Bei den Pfarrhäusern ist der künftige Bedarf an die Fortschreibung der Stellenplanung gekoppelt, die der Dekanatsausschusses verantwortet.

Umgekehrt besteht eine wichtige Aufgabe des Dekanatsausschusses darin, die Dekanatsentwicklung im Blick auf den Gebäudebestand so zu lenken, dass auch künftig kirchliches Leben möglich ist.

Von Sinn der Gebäude, von Gaben und Aufgaben der Gemeinde

Gebäude dienen der Entfaltung des Gemeindelebens. Wäre Christsein ganz ohne Kirche möglich, wie es heute leider viele meinen, bräuchte es keine besonderen Gebäude, in denen Christen zusammenkommen, um gemeinsam ihren Glauben zu leben. Allerdings sind zur Entfaltung des Gemeindelebens, ja nicht einmal zur Gottesdienstfeier zwingend Gebäude in eigenem Besitz nötig. Bis zur konstantinischen Wende gab es kaum Kirchengebäude; und die meisten Gemeindehäuser sind erst nach dem II. Weltkrieg gebaut worden als Reaktion auf gesellschaftl.
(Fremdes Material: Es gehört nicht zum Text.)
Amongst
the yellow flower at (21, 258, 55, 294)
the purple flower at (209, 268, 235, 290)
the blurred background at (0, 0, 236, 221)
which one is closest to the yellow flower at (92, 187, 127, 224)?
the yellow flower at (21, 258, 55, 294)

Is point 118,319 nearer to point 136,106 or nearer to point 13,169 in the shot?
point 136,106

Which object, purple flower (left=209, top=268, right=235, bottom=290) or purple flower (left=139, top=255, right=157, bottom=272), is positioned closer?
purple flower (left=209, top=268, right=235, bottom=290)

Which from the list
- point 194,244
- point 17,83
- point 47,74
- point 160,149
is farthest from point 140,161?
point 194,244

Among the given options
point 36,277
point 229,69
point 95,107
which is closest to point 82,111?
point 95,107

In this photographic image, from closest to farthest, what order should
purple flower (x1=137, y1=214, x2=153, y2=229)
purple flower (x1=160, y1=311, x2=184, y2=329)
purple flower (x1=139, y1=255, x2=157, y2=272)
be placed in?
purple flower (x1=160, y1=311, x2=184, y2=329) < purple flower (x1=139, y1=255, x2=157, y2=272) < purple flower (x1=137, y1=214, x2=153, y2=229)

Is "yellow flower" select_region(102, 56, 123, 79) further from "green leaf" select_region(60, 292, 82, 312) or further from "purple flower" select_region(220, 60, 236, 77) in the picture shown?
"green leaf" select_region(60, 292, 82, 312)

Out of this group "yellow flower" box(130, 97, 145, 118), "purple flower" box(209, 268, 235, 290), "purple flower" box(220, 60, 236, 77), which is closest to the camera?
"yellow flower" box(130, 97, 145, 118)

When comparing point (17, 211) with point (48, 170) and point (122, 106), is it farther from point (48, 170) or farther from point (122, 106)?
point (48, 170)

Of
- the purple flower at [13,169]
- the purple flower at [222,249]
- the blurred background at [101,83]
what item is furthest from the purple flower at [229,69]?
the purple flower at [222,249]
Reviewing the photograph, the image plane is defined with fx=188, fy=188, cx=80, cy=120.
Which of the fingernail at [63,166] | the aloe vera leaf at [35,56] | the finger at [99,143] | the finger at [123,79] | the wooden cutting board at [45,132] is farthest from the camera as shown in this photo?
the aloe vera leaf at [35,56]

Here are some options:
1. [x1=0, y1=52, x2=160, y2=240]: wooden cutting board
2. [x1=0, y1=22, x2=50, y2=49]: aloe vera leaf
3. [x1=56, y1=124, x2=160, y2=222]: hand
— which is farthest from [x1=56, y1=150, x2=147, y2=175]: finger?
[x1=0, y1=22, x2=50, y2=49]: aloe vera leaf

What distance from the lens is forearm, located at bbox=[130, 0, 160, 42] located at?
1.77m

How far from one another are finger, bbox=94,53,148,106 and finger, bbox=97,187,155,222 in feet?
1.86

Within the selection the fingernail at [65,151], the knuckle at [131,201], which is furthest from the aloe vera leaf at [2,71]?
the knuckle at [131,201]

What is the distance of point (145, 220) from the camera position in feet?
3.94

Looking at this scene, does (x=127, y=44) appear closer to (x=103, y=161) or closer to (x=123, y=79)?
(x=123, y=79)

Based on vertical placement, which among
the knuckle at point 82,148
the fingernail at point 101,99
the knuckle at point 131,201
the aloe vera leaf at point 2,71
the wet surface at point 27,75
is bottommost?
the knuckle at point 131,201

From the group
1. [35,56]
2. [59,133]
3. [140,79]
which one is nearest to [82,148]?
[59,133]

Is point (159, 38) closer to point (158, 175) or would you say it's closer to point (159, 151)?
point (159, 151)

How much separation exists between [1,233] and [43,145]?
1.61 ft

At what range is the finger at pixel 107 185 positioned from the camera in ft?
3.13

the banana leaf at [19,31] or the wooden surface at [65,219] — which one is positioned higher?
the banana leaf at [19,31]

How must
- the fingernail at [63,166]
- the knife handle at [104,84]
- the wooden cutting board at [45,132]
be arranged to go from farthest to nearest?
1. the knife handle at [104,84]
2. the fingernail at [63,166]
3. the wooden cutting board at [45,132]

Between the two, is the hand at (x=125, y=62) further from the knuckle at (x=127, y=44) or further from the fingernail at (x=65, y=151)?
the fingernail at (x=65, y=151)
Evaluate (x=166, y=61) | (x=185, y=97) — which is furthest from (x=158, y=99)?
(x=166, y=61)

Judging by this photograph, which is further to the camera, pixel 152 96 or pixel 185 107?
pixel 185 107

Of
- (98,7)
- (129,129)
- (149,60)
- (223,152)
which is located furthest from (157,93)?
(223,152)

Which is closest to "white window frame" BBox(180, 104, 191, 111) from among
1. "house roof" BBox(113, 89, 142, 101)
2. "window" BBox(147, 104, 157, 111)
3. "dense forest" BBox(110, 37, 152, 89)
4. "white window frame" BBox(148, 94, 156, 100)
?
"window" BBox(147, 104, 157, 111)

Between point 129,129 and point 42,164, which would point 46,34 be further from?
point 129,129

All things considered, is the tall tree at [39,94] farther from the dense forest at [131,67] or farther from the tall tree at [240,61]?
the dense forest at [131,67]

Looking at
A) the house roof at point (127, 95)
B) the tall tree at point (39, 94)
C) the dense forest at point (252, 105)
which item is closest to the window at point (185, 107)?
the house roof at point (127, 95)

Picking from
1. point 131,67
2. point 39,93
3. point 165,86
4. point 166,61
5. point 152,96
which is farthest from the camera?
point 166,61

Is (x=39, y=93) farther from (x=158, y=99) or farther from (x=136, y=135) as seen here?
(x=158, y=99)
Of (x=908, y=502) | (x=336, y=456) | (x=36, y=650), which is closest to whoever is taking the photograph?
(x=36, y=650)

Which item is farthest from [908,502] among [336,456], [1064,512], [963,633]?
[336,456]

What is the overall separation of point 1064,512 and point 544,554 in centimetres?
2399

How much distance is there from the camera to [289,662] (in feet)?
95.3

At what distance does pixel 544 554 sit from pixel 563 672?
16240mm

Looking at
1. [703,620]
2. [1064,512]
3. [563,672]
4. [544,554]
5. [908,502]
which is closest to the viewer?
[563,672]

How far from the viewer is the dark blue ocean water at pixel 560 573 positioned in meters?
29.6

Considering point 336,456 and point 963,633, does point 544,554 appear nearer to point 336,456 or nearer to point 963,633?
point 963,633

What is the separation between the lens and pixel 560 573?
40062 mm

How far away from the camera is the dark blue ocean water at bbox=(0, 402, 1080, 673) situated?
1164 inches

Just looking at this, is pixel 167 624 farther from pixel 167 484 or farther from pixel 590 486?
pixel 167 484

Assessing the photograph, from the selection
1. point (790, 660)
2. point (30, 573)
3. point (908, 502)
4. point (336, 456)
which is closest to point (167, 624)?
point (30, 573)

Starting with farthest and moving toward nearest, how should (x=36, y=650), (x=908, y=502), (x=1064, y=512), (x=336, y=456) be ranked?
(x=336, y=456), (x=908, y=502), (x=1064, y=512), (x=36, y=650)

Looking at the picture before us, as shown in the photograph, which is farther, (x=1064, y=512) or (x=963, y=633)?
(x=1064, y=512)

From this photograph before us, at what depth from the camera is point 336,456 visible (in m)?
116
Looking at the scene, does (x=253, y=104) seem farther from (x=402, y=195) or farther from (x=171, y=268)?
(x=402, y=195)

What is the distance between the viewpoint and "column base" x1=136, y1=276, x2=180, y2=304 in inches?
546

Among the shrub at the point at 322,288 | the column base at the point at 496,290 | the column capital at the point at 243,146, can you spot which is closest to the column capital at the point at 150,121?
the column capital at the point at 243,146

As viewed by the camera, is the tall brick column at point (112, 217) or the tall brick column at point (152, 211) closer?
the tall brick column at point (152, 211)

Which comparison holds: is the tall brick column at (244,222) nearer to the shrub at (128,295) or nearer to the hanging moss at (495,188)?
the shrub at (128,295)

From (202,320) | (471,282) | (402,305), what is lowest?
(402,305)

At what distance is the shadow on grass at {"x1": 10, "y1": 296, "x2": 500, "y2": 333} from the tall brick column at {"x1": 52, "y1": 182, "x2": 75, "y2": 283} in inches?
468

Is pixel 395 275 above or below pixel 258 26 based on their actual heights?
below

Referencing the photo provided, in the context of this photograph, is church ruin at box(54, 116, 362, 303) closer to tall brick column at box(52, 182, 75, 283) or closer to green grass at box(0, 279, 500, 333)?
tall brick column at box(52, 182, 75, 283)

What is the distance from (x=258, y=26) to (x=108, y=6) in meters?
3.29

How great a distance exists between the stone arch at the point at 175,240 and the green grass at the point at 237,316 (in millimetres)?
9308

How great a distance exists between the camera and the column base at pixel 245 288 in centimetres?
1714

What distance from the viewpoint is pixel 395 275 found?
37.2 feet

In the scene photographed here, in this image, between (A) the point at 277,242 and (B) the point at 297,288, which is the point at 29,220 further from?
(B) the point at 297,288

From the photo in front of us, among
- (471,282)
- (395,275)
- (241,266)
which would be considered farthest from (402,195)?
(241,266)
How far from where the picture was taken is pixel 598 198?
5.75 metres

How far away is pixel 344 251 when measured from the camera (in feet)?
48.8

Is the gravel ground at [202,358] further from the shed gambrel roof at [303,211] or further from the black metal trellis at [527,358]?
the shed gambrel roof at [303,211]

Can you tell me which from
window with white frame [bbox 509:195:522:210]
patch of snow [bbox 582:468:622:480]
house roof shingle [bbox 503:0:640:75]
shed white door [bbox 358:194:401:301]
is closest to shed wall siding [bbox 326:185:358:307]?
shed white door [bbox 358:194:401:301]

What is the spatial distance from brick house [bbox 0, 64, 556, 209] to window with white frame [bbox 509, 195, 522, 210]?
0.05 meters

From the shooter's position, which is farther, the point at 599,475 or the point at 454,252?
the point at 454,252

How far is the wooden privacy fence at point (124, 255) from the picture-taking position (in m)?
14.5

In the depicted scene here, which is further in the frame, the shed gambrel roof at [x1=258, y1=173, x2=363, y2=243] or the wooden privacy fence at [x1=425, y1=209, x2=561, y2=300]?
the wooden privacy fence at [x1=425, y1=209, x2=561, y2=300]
Veränderungen.

Weil Gebäude einen besonderen symbolischen Wert haben, könnten sich vor Ort auch kirchenfernere Menschen für die praktische Sorge oder für den finanziellen Erhalt gewinnen lassen. Das belegen Erfahrungen in den neuen Bundesländern. Jedoch sind Gebäude Mittel und nicht Ziel der Gemeindearbeit. Für hochverbundene Gemeindeglieder haben sie eine emotionale Bedeutung, die auf Glaubenserfahrungen an diesen Orten ruht. Doch so tief unsere innere Bindung an kirchliche Gebäude auch sein mag: Wir sollten nicht unser Herz an Äußerliches und Vergängliches wie Gebäude hängen (1.Gebot).

Der Umgang mit den Gebäuden ist eine geistliche, kirchenleitende Aufgabe, bei der nicht die zur Verfügung stehenden personellen und finanziellen Ressourcen leitend sein sollten. Es gilt in den Regionen konzeptionell zu überlegen: Wer sind wir und was wollen wir als Kirche? Was bedeuten die rasanten gesellschaftlichen Veränderungen für uns? Welche Räume/Gebäude brauchen wir dafür? Wie nützlich sind dazu diejenigen, die wir haben?